◆ What the task requires ◆
Copy out every one of the rows below word for word, leaving the pictures out of your answer.

◆ Extracted material ◆
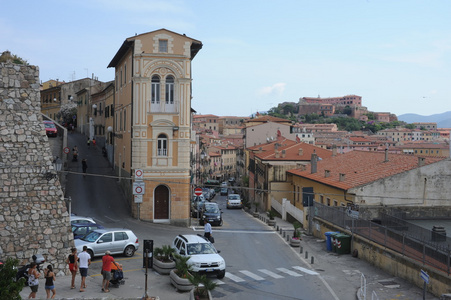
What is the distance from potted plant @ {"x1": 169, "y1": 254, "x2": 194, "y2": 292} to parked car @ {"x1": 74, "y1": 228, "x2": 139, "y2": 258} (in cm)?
450

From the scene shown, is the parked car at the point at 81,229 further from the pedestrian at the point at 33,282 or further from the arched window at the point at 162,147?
the arched window at the point at 162,147

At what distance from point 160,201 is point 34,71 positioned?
1848cm

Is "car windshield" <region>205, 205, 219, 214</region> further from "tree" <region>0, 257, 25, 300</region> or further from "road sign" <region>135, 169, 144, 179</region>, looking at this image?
"tree" <region>0, 257, 25, 300</region>

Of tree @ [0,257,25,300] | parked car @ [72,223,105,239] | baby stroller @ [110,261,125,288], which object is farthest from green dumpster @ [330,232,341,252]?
tree @ [0,257,25,300]

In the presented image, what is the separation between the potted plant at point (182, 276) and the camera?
683 inches

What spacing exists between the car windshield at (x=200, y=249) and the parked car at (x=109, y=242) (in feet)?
12.4

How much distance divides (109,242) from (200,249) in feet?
15.2

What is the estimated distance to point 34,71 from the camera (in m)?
17.5

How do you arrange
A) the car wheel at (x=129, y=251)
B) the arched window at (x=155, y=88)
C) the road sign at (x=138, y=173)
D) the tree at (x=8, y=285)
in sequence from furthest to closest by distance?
the arched window at (x=155, y=88) → the road sign at (x=138, y=173) → the car wheel at (x=129, y=251) → the tree at (x=8, y=285)

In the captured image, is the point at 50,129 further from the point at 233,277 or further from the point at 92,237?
the point at 233,277

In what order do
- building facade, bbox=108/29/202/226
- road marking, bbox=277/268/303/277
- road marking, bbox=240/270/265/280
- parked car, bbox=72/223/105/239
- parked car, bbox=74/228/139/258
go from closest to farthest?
road marking, bbox=240/270/265/280, road marking, bbox=277/268/303/277, parked car, bbox=74/228/139/258, parked car, bbox=72/223/105/239, building facade, bbox=108/29/202/226

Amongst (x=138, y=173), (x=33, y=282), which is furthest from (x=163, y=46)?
(x=33, y=282)

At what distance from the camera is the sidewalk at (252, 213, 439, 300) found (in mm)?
17812

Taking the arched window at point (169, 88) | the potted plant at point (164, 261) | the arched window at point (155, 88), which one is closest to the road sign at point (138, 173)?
the arched window at point (155, 88)
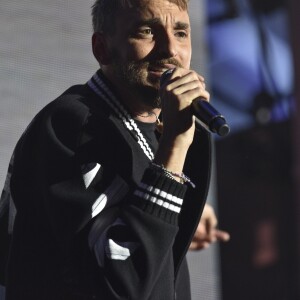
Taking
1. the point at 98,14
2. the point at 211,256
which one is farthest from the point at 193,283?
the point at 98,14

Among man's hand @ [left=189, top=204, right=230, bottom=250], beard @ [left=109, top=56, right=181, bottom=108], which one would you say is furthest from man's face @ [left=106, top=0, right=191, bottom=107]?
man's hand @ [left=189, top=204, right=230, bottom=250]

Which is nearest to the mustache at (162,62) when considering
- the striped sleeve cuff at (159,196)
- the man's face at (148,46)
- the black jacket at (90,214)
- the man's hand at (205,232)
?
the man's face at (148,46)

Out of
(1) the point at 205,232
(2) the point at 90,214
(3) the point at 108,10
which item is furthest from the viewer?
(1) the point at 205,232

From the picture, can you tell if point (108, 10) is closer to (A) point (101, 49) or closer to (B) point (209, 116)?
(A) point (101, 49)

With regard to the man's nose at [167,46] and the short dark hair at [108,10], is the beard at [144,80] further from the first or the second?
the short dark hair at [108,10]

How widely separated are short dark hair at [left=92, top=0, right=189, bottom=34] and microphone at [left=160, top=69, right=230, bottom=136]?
0.33 m

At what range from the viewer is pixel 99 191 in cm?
174

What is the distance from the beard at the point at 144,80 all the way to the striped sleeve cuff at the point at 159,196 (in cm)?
23

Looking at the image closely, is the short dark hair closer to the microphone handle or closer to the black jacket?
the black jacket

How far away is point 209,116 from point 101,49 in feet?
1.38

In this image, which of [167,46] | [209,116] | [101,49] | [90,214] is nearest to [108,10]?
[101,49]

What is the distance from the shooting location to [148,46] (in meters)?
1.92

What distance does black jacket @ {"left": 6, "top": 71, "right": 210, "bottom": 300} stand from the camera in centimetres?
168

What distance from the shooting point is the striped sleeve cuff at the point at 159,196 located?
67.1 inches
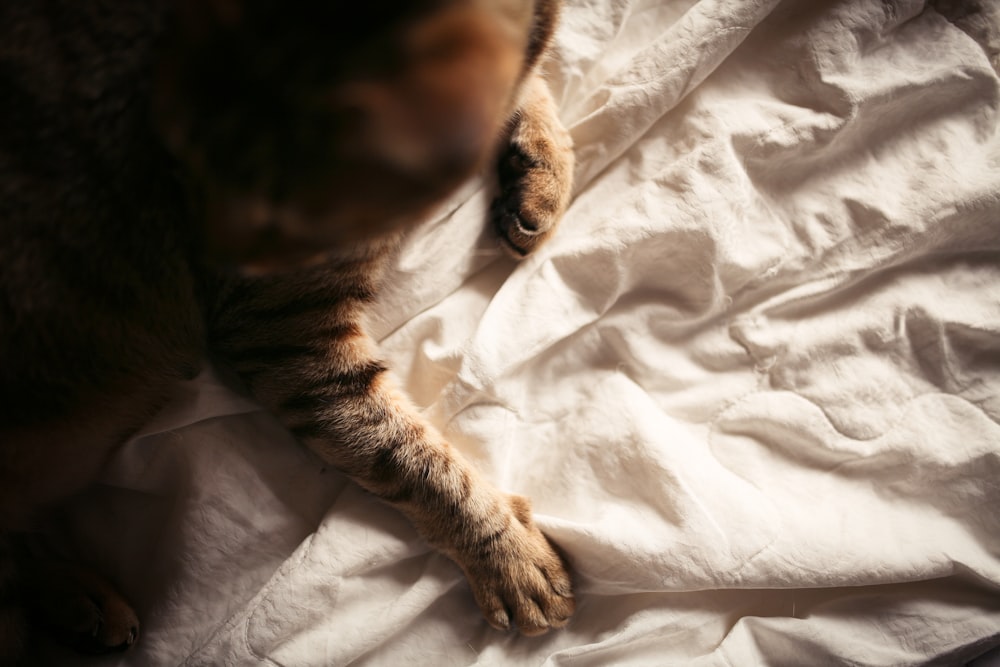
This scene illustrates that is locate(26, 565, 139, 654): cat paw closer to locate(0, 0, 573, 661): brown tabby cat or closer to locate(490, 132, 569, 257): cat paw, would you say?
locate(0, 0, 573, 661): brown tabby cat

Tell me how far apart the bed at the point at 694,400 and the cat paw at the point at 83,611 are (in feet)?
0.09

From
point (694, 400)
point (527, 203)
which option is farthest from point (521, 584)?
point (527, 203)

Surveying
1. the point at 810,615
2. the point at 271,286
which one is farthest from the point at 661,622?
the point at 271,286

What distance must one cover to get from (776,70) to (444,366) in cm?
78

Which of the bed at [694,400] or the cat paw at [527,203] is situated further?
the cat paw at [527,203]

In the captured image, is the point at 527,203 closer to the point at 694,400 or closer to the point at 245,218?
the point at 694,400

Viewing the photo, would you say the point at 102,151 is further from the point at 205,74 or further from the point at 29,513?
the point at 29,513

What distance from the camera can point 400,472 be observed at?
930 millimetres

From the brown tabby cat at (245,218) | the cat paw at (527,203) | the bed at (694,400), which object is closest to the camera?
→ the brown tabby cat at (245,218)

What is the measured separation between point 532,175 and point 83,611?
95cm

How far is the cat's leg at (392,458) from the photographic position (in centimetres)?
91

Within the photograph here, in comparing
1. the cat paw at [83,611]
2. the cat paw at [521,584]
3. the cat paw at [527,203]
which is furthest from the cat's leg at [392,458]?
the cat paw at [83,611]

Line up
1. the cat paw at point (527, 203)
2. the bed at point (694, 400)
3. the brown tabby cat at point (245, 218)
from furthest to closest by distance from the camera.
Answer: the cat paw at point (527, 203) → the bed at point (694, 400) → the brown tabby cat at point (245, 218)

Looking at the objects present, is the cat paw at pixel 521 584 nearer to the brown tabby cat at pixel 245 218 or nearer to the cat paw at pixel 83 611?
the brown tabby cat at pixel 245 218
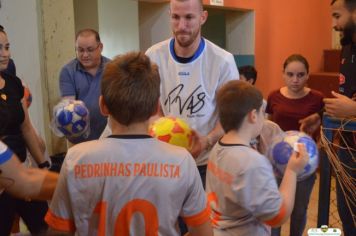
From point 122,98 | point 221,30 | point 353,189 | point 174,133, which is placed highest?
point 221,30

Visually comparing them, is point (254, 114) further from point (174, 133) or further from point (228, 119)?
point (174, 133)

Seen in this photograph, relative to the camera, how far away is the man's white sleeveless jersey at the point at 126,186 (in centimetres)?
138

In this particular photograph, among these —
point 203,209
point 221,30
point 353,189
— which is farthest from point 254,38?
point 203,209

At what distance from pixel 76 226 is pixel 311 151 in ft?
3.97

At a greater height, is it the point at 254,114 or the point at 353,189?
the point at 254,114

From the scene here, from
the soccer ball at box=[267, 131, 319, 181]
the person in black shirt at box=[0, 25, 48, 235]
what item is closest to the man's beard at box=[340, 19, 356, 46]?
the soccer ball at box=[267, 131, 319, 181]

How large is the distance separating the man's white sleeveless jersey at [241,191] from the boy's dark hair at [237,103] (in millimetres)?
114

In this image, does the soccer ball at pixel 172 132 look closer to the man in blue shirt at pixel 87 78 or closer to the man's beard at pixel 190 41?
the man's beard at pixel 190 41

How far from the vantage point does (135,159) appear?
1381 mm

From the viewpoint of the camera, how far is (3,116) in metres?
2.29

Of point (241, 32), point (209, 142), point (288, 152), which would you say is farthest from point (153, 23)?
point (288, 152)

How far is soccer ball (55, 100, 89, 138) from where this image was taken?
2891mm
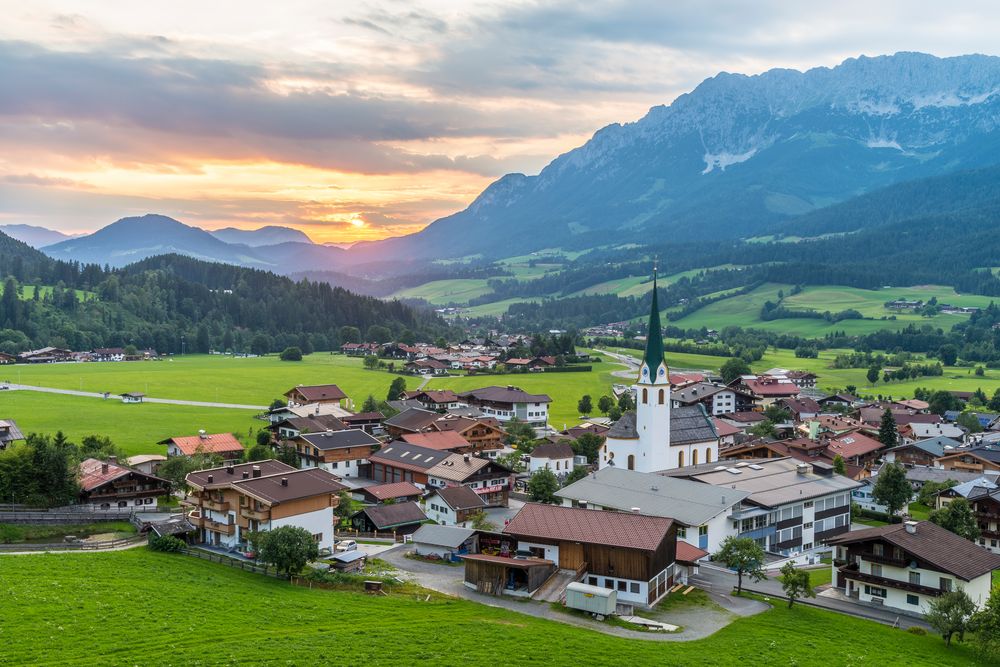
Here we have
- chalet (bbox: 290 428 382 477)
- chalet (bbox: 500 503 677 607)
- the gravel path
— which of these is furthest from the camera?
chalet (bbox: 290 428 382 477)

◆ Response to this exercise ◆
What is the distance from potted plant @ {"x1": 169, "y1": 254, "x2": 194, "y2": 292} to parked car @ {"x1": 74, "y1": 228, "x2": 139, "y2": 258} (in cm)?
450

From the scene shown, is the parked car at the point at 81,229 further from the pedestrian at the point at 33,282 or further from the arched window at the point at 162,147?
the arched window at the point at 162,147

At what distance from point 160,201 is point 34,71 positioned?
1848cm

Is "car windshield" <region>205, 205, 219, 214</region> further from "tree" <region>0, 257, 25, 300</region> or further from "road sign" <region>135, 169, 144, 179</region>, looking at this image?
"tree" <region>0, 257, 25, 300</region>

Of tree @ [0,257,25,300] | parked car @ [72,223,105,239] | baby stroller @ [110,261,125,288], which object is farthest from green dumpster @ [330,232,341,252]?
tree @ [0,257,25,300]

In the presented image, what is the separation between the potted plant at point (182, 276) and the camera?
683 inches

What spacing exists between the car windshield at (x=200, y=249) and the parked car at (x=109, y=242) (in feet)?
12.4

How much distance divides (109,242) from (200,249) in feet?
15.2

What is the estimated distance to point 34,71 from the camera (in m)?
17.5

How do you arrange
A) the car wheel at (x=129, y=251)
B) the arched window at (x=155, y=88)
C) the road sign at (x=138, y=173)
D) the tree at (x=8, y=285)
in sequence from furthest to closest by distance?
the arched window at (x=155, y=88) → the road sign at (x=138, y=173) → the car wheel at (x=129, y=251) → the tree at (x=8, y=285)

In the captured image, is the point at 50,129 further from the point at 233,277 or further from the point at 92,237?
the point at 233,277

In what order do
- building facade, bbox=108/29/202/226
- road marking, bbox=277/268/303/277
- road marking, bbox=240/270/265/280
- parked car, bbox=72/223/105/239
- parked car, bbox=74/228/139/258
go from closest to farthest?
road marking, bbox=240/270/265/280, road marking, bbox=277/268/303/277, parked car, bbox=74/228/139/258, parked car, bbox=72/223/105/239, building facade, bbox=108/29/202/226

Amongst (x=138, y=173), (x=33, y=282), which is furthest from (x=163, y=46)?
(x=33, y=282)

At what distance from the camera is the sidewalk at (252, 213, 439, 300) found (in mm)?
17812

Taking the arched window at point (169, 88) | the potted plant at point (164, 261) | the arched window at point (155, 88), which one is closest to the road sign at point (138, 173)?
the arched window at point (155, 88)
Taking
1. the point at 98,14
2. the point at 211,256
which one is farthest from the point at 193,283?
the point at 98,14

Among man's hand @ [left=189, top=204, right=230, bottom=250], beard @ [left=109, top=56, right=181, bottom=108], which one would you say is furthest from man's face @ [left=106, top=0, right=191, bottom=107]?
man's hand @ [left=189, top=204, right=230, bottom=250]

Which is nearest to the mustache at (162,62) when considering
- the striped sleeve cuff at (159,196)
- the man's face at (148,46)
- the black jacket at (90,214)
- the man's hand at (205,232)
?
the man's face at (148,46)

Out of
(1) the point at 205,232
(2) the point at 90,214
(3) the point at 108,10
which item is furthest from the viewer?
(1) the point at 205,232

From the picture, can you tell if point (108, 10) is closer to (A) point (101, 49) or closer to (B) point (209, 116)?
(A) point (101, 49)

With regard to the man's nose at [167,46] and the short dark hair at [108,10], is the beard at [144,80] further from the first or the second?
the short dark hair at [108,10]

How widely separated are short dark hair at [left=92, top=0, right=189, bottom=34] and microphone at [left=160, top=69, right=230, bottom=136]?
0.33 m

At what range from the viewer is pixel 99 191 in cm?
174

What is the distance from the beard at the point at 144,80 all the way to the striped sleeve cuff at the point at 159,196 (in cm)?
23

Looking at the image closely, is the short dark hair closer to the microphone handle or closer to the black jacket?
the black jacket

How far away is point 209,116 from point 101,49 in feet?
1.38

In this image, which of [167,46] | [209,116] | [101,49] | [90,214] is nearest to [108,10]?
[101,49]

What is the distance from the shooting location to [148,46] (in meters)?
1.92

What distance does black jacket @ {"left": 6, "top": 71, "right": 210, "bottom": 300} stand from the camera in centimetres?
168

What distance from the shooting point is the striped sleeve cuff at the point at 159,196 located?
67.1 inches
This scene illustrates that is locate(26, 565, 139, 654): cat paw closer to locate(0, 0, 573, 661): brown tabby cat or closer to locate(490, 132, 569, 257): cat paw, would you say?
locate(0, 0, 573, 661): brown tabby cat

Tell me how far apart the bed at the point at 694,400 and the cat paw at the point at 83,611 are (in feet)?
0.09

From
point (694, 400)
point (527, 203)
which option is farthest from point (521, 584)?
point (527, 203)

Surveying
1. the point at 810,615
2. the point at 271,286
which one is farthest from the point at 661,622?
the point at 271,286

What distance must one cover to get from (776,70) to (444,366) in cm?
78

Which of the bed at [694,400] or the cat paw at [527,203] is situated further?
the cat paw at [527,203]

In the captured image, is the point at 527,203 closer to the point at 694,400 or closer to the point at 245,218?
the point at 694,400

Viewing the photo, would you say the point at 102,151 is further from the point at 205,74 or further from the point at 29,513?
the point at 29,513

What distance from the camera can point 400,472 be observed at?
930 millimetres

From the brown tabby cat at (245,218) | the cat paw at (527,203) | the bed at (694,400), which object is closest to the camera?
→ the brown tabby cat at (245,218)

What is the measured separation between point 532,175 and point 83,611?
95cm

How far is the cat's leg at (392,458) from the photographic position (in centimetres)?
91

Within the photograph here, in comparing
1. the cat paw at [83,611]
2. the cat paw at [521,584]
3. the cat paw at [527,203]
which is furthest from the cat's leg at [392,458]?
the cat paw at [83,611]

Line up
1. the cat paw at point (527, 203)
2. the bed at point (694, 400)
3. the brown tabby cat at point (245, 218)
from furthest to closest by distance from the camera.
Answer: the cat paw at point (527, 203) → the bed at point (694, 400) → the brown tabby cat at point (245, 218)

Looking at the objects present, is the cat paw at pixel 521 584 nearer to the brown tabby cat at pixel 245 218 or nearer to the cat paw at pixel 83 611?
the brown tabby cat at pixel 245 218
From point 122,98 | point 221,30 | point 353,189 | point 174,133, which is placed highest?
point 221,30

Visually comparing them, is point (254, 114) further from point (174, 133) or further from point (228, 119)?
point (174, 133)

Seen in this photograph, relative to the camera, how far away is the man's white sleeveless jersey at the point at 126,186 (in centimetres)?
138

In this particular photograph, among these —
point 203,209
point 221,30
point 353,189
— which is farthest from point 254,38?
point 203,209

At what distance from pixel 76 226 is pixel 311 151 in ft?
3.97

At a greater height, is it the point at 254,114 or the point at 353,189?
the point at 254,114

From the scene here, from
the soccer ball at box=[267, 131, 319, 181]
the person in black shirt at box=[0, 25, 48, 235]
what item is closest to the man's beard at box=[340, 19, 356, 46]?
the soccer ball at box=[267, 131, 319, 181]

How large is the distance separating the man's white sleeveless jersey at [241,191] from the boy's dark hair at [237,103] (in millimetres)?
114

In this image, does the soccer ball at pixel 172 132 look closer to the man in blue shirt at pixel 87 78 or closer to the man's beard at pixel 190 41?
the man's beard at pixel 190 41

How far from the vantage point does (135,159) appear?
1381 mm

From the viewpoint of the camera, how far is (3,116) in metres?
2.29

Of point (241, 32), point (209, 142), point (288, 152), which would you say is farthest from point (153, 23)?
point (288, 152)

How far is soccer ball (55, 100, 89, 138) from where this image was taken?
2891mm
Here we have
- chalet (bbox: 290 428 382 477)
- chalet (bbox: 500 503 677 607)
- the gravel path
— which of these is furthest from the camera?
chalet (bbox: 290 428 382 477)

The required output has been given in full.